If a yellow or orange color is observed, the following action is indicated: Because this monograph does not include an arsenic requirement, As should be determined. Any As found should not exceed 3 mg/kg. If these criteria are met, Cd may be a contributor to the yellow color, so the Cd content should be determined. If an orange color is observed, the Sb content should be determined. These additional tests are in accord with the section on Trace Impurities in the General Provisions of this book, as follows: ‘‘if other possible impurities may be present, additional tests may be required, and should be applied, as necessary, by the manufacturer, vendor, or user to demonstrate that the substance is suitable for its intended application.’’
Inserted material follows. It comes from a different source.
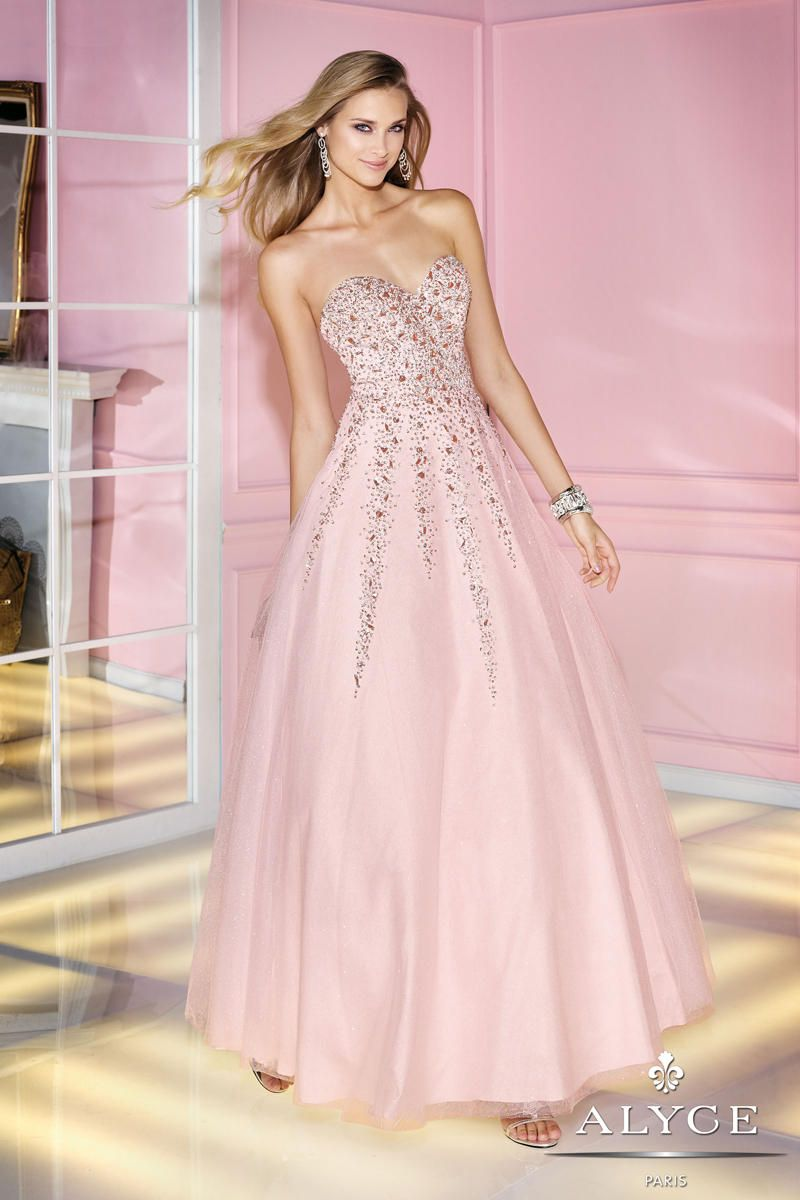 ALYCE DESIGNS Alyce Prom 6228 ALYCE DESIGNS, CLAUDINE, PROM Diane ...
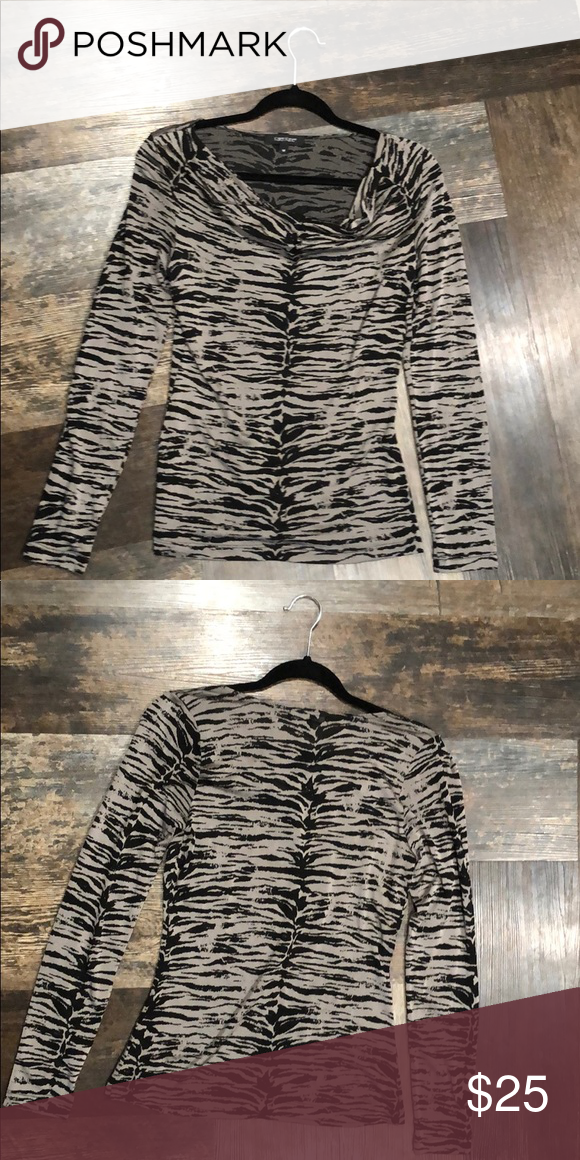 d1711a42f6725c Gray and Black Animal Print top Gray and black zebra stripe long sleeve top Karen  Kane Tops Blouses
In addition to @M.Farooq answer on the food sector, if you read heavy metals as Pb in a pharmaceutical environment, it stems from a method of the United States Pharmacopoeia, active until 2018 (same for the European, Japanese and British Pharmacopoeia as well as others). Up until then, it was normal to analyse heavy metals as a sum parameter for many drug products. The analysis was a limit test against a lead nitrate standard, where you compare the colour. From the USP chapter 231 of USP 39-NF 34 valid until 1. January 2018 :
This test is provided to demonstrate that the content of metallic impurities that are coloured by sulphide ion, under the specified test conditions, does not exceed the Heavy metals limit specified in the individual monograph in percentage (by weight) of lead in the test substance, as determined by concomitant visual comparison with a control prepared from a Standard Lead Solution. [NOTE—Substances that typically will respond to this test are lead, mercury, bismuth, arsenic antimony, tin, cadmium, silver, copper, and molybdenum.]
In addition for a lot of pharmaceutical products, special analysis for metals used in the manufacturing process were described in their monographs, such as limits of Arsenic, Iron, Lead and others.
Here is an article and a graph of the sensitivy of this method, which was quite bad.
It was a worldwide act and discussion, until finally in 2018 the International Council for Harmonisation (ICH) guidance for industry Q3D Elemental Impurities(ICH Q3D) was set in place and adopted by the regional pharmacopoeias, see FDA USP .
For the European part, here is a short "historic overview" from the European Agency.
Elemental impurities in the Ph. Eur.
The Stone age : from genesis to 2008
- use of non specific wet chemical test for « heavy metals »
- limit to 10 or 20 ppm > (with reference to lead)
The Bronze age : from 2008 to 2013
- EMA GL on the specification limits for residues of metal catalysts or metal reagents
The Golden age : starting 2013
- CHMP decision to delay the application of the EMA guideline to existing marketed products discussions on the implementation of ICH Q3D guideline
Then the chapter <231> was deleted form the USP and the chapters <232> Elemental Impurities—Limits and <233> Elemental Impurities—Procedures were released.
Now, elemental impurities are analysed by ICP or AAS on an risk based approach, mostly by studying, which elements are used in the manufacturing process, as part of the packaging, colouring etc and can leach into the drug, and then analysing the content.
So, in the pharmaceutical industry, heavy metals as Pb was a specific method for the analysis of heavy metals via colour comparison test. Until 2018, pharmaceutical products could be released with a Heav metal test based on a 1800 or 1900 visual colour comaprison test which excluded a lot of metals. Heavy metals "without Pb" did exist informal as a short version, for metals screenings and to talk about outdated methods.